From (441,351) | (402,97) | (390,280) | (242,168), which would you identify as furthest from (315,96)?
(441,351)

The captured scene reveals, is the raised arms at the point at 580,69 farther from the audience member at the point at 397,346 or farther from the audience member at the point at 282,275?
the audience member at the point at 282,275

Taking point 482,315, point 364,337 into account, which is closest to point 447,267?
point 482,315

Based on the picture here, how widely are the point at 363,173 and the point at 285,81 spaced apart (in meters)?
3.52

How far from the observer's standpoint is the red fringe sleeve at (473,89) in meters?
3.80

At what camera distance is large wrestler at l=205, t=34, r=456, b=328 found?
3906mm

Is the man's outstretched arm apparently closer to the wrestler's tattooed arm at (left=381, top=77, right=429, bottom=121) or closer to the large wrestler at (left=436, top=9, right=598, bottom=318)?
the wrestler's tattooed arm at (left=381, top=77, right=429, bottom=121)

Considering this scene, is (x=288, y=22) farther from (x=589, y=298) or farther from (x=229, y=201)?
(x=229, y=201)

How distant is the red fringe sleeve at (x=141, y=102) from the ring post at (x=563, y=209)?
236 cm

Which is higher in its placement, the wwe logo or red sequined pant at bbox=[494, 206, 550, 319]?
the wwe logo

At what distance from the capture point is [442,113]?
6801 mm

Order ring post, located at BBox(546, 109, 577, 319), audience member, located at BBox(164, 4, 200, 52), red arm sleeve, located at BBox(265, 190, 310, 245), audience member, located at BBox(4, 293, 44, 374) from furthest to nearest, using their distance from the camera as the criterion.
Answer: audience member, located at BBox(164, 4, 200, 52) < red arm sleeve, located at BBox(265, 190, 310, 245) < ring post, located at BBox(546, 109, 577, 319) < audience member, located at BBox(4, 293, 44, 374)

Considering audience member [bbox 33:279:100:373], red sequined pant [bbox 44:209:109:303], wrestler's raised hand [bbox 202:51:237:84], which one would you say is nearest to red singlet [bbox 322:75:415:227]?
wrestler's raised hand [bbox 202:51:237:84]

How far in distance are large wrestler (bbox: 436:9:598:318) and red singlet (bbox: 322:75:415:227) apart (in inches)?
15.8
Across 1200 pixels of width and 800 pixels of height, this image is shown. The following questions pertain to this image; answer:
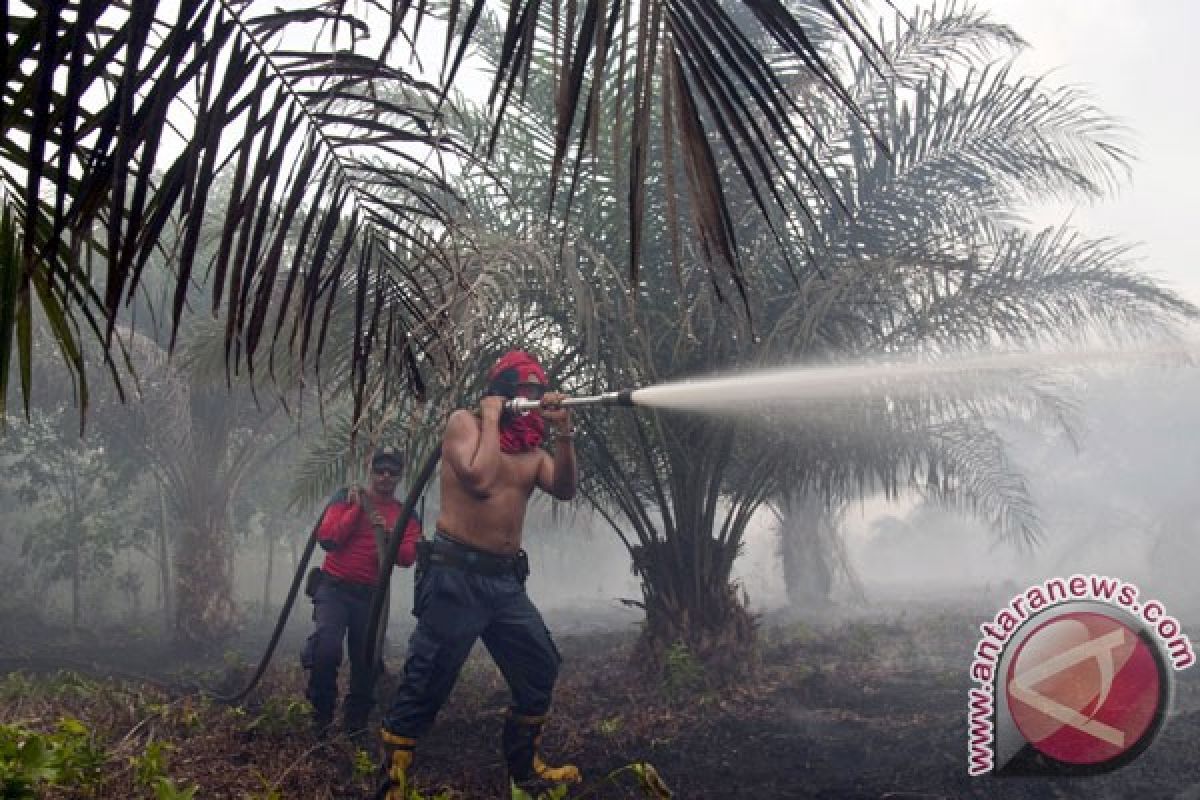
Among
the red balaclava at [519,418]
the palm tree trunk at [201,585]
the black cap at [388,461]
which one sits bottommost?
the palm tree trunk at [201,585]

_Directions_
Rewrite all the entries above with "red fringe sleeve" swapped for "red tasseled sleeve" and every other word unchanged. Leave out the pictures.

_Result of the task_
From (441,351) | (402,97) | (390,280) | (242,168), which would you identify as furthest from (315,96)?
(441,351)

The captured scene reveals, is the raised arms at the point at 580,69 farther from the audience member at the point at 397,346 or farther from the audience member at the point at 282,275?
the audience member at the point at 282,275

Taking point 482,315, point 364,337 into account, which is closest to point 447,267?
point 482,315

Based on the picture here, how widely are the point at 363,173 and the point at 285,81 spaced apart (in meters)?
3.52

How far from the observer's standpoint is the red tasseled sleeve at (473,89) in meters?
3.80

At what camera distance is large wrestler at l=205, t=34, r=456, b=328 found?
3906mm

Is the man's outstretched arm apparently closer to the wrestler's tattooed arm at (left=381, top=77, right=429, bottom=121) or closer to the large wrestler at (left=436, top=9, right=598, bottom=318)?
the wrestler's tattooed arm at (left=381, top=77, right=429, bottom=121)

Considering this scene, is (x=288, y=22) farther from (x=589, y=298) or farther from (x=229, y=201)?
(x=229, y=201)

How distant is the red tasseled sleeve at (x=141, y=102) from the ring post at (x=563, y=209)?
236 cm

Which is higher in its placement, the wwe logo or red sequined pant at bbox=[494, 206, 550, 319]?
the wwe logo

At what distance from the capture point is [442,113]?
6801 mm

Order ring post, located at BBox(546, 109, 577, 319), audience member, located at BBox(164, 4, 200, 52), red arm sleeve, located at BBox(265, 190, 310, 245), audience member, located at BBox(4, 293, 44, 374) from furthest to nearest, using their distance from the camera as the criterion.
Answer: audience member, located at BBox(164, 4, 200, 52) < red arm sleeve, located at BBox(265, 190, 310, 245) < ring post, located at BBox(546, 109, 577, 319) < audience member, located at BBox(4, 293, 44, 374)

Considering audience member [bbox 33:279:100:373], red sequined pant [bbox 44:209:109:303], wrestler's raised hand [bbox 202:51:237:84], which one would you say is nearest to red singlet [bbox 322:75:415:227]?
wrestler's raised hand [bbox 202:51:237:84]

How far in distance are large wrestler (bbox: 436:9:598:318) and red singlet (bbox: 322:75:415:227) apart (in inches)?
15.8
Across 1200 pixels of width and 800 pixels of height, this image is shown. The following questions pertain to this image; answer:
Among
the red balaclava at [519,418]
the palm tree trunk at [201,585]
the black cap at [388,461]
which one sits bottommost?
the palm tree trunk at [201,585]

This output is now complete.